Exercise requirements » Only the lines from the one containing "Beginning with closest" through the end of the data below should be copied, each exactly as written and with both ends kept.

Records shown »
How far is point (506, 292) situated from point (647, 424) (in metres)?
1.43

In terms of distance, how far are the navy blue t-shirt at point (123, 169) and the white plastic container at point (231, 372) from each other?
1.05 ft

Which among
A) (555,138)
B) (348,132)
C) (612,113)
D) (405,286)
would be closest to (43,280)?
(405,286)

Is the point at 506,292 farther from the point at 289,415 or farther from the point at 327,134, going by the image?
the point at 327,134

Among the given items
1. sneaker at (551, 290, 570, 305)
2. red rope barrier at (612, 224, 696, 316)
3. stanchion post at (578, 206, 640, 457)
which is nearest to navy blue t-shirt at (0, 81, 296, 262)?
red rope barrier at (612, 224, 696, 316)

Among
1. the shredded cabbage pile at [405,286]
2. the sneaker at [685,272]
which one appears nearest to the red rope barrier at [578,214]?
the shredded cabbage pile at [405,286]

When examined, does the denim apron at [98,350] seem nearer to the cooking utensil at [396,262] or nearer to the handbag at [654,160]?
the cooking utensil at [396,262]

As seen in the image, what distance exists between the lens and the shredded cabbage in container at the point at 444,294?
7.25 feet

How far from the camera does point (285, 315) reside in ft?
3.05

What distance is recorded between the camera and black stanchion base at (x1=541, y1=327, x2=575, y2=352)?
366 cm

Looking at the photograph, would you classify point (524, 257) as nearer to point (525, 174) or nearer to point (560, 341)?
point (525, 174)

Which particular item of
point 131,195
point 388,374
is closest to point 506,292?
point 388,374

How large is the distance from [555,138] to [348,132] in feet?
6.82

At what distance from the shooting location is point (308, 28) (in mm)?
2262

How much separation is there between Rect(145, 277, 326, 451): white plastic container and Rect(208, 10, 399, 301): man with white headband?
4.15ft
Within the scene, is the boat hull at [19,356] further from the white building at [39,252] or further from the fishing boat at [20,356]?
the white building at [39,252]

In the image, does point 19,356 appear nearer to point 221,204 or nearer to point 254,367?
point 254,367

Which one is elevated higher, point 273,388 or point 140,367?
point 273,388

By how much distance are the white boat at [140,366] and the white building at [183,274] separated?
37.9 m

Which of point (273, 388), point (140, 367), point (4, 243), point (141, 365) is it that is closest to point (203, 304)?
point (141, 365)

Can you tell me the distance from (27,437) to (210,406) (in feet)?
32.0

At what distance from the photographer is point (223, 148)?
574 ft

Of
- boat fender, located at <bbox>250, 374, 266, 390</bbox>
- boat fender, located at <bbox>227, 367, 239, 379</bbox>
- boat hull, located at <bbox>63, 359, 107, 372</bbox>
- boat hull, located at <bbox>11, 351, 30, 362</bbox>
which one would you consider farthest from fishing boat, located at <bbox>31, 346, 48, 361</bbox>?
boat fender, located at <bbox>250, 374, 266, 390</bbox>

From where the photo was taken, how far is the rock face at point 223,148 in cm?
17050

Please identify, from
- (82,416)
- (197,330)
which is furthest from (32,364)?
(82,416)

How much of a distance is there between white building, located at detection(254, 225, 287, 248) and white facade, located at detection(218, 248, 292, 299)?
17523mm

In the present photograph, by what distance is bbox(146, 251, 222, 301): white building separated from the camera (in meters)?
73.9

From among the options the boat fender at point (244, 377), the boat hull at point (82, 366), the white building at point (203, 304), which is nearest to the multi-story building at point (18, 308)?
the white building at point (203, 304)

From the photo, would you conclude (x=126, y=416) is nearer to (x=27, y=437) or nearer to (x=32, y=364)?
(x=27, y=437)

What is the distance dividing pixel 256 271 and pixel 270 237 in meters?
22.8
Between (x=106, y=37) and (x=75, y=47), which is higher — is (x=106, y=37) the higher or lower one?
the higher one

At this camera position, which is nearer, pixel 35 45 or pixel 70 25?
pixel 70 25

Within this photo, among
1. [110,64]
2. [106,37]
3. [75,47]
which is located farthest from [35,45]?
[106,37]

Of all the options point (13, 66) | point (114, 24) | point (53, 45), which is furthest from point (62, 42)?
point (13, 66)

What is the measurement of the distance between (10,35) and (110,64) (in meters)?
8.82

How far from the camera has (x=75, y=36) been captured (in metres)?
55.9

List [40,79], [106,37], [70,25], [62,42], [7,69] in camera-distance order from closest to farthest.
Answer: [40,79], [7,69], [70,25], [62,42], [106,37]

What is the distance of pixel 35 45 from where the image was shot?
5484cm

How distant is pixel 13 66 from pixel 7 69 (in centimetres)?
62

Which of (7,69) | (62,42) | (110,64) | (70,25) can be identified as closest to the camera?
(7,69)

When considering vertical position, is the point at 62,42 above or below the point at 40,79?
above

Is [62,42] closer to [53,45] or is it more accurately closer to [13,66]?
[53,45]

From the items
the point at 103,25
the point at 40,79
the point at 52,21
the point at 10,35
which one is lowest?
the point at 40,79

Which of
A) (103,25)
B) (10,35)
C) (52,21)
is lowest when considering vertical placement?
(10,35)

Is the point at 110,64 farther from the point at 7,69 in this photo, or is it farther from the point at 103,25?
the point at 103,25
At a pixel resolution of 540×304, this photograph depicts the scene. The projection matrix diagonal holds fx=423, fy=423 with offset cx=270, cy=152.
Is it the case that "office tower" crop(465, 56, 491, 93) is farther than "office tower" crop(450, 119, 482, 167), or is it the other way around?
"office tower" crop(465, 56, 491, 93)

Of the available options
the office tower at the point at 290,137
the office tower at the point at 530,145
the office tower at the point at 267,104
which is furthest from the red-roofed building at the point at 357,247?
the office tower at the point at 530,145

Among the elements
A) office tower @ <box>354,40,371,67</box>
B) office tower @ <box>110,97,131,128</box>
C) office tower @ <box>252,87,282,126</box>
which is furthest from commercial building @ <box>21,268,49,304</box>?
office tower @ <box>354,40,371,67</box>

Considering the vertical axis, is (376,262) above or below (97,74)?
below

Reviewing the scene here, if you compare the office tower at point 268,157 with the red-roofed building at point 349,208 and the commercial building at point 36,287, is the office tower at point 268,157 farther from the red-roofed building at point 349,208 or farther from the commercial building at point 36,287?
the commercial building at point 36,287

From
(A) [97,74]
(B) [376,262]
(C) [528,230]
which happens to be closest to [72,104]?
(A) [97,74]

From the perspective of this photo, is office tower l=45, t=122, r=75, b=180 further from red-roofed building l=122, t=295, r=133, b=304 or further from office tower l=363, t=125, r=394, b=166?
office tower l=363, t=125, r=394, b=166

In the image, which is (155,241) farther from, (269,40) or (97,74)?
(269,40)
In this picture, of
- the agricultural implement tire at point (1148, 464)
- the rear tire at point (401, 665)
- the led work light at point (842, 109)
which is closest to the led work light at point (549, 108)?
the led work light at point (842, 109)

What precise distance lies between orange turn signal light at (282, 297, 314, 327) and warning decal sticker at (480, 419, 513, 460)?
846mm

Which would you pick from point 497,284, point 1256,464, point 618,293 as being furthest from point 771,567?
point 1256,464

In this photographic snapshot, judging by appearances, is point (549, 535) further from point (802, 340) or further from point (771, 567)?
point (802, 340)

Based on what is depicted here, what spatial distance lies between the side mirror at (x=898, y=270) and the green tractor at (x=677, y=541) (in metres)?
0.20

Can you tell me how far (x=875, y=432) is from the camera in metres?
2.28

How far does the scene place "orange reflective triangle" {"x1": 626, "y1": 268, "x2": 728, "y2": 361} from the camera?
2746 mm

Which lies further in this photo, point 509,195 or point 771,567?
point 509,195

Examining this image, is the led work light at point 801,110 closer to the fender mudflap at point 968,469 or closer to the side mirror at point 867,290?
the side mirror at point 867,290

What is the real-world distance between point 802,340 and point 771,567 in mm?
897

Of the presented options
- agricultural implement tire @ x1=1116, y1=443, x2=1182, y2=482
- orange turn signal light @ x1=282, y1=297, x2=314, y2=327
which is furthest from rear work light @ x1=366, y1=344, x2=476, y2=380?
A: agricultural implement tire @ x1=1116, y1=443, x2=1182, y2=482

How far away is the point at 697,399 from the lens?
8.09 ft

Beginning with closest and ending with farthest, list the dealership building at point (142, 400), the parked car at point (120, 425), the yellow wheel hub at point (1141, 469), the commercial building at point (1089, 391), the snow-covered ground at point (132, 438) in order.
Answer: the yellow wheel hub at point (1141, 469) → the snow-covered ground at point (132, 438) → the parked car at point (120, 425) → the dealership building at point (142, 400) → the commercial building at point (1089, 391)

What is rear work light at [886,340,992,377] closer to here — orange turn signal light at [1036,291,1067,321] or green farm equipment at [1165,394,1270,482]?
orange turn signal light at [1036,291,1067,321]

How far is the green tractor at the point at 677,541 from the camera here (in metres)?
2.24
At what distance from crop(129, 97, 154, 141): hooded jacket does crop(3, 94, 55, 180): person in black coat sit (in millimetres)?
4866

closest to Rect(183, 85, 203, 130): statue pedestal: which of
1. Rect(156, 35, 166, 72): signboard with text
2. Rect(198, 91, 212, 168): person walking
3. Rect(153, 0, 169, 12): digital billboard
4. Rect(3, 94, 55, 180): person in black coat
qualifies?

Exercise response »
Beginning with closest and ending with farthest, list the dealership building at point (142, 400), the parked car at point (120, 425), the yellow wheel hub at point (1141, 469), the commercial building at point (1089, 391), the snow-covered ground at point (132, 438) in order.
Answer: the yellow wheel hub at point (1141, 469) → the snow-covered ground at point (132, 438) → the parked car at point (120, 425) → the dealership building at point (142, 400) → the commercial building at point (1089, 391)

What is rear work light at [886,340,992,377] closer to here — orange turn signal light at [1036,291,1067,321] or green farm equipment at [1165,394,1270,482]?
orange turn signal light at [1036,291,1067,321]

How far is the green tractor at the point at 677,541 from the camera here (in metres)?
2.24
At what distance from crop(129, 97, 154, 141): hooded jacket does crop(3, 94, 55, 180): person in black coat sit (in millimetres)?
4866

closest to Rect(183, 85, 203, 130): statue pedestal: which of
1. Rect(156, 35, 166, 72): signboard with text
2. Rect(198, 91, 212, 168): person walking
3. Rect(153, 0, 169, 12): digital billboard
4. Rect(3, 94, 55, 180): person in black coat
qualifies?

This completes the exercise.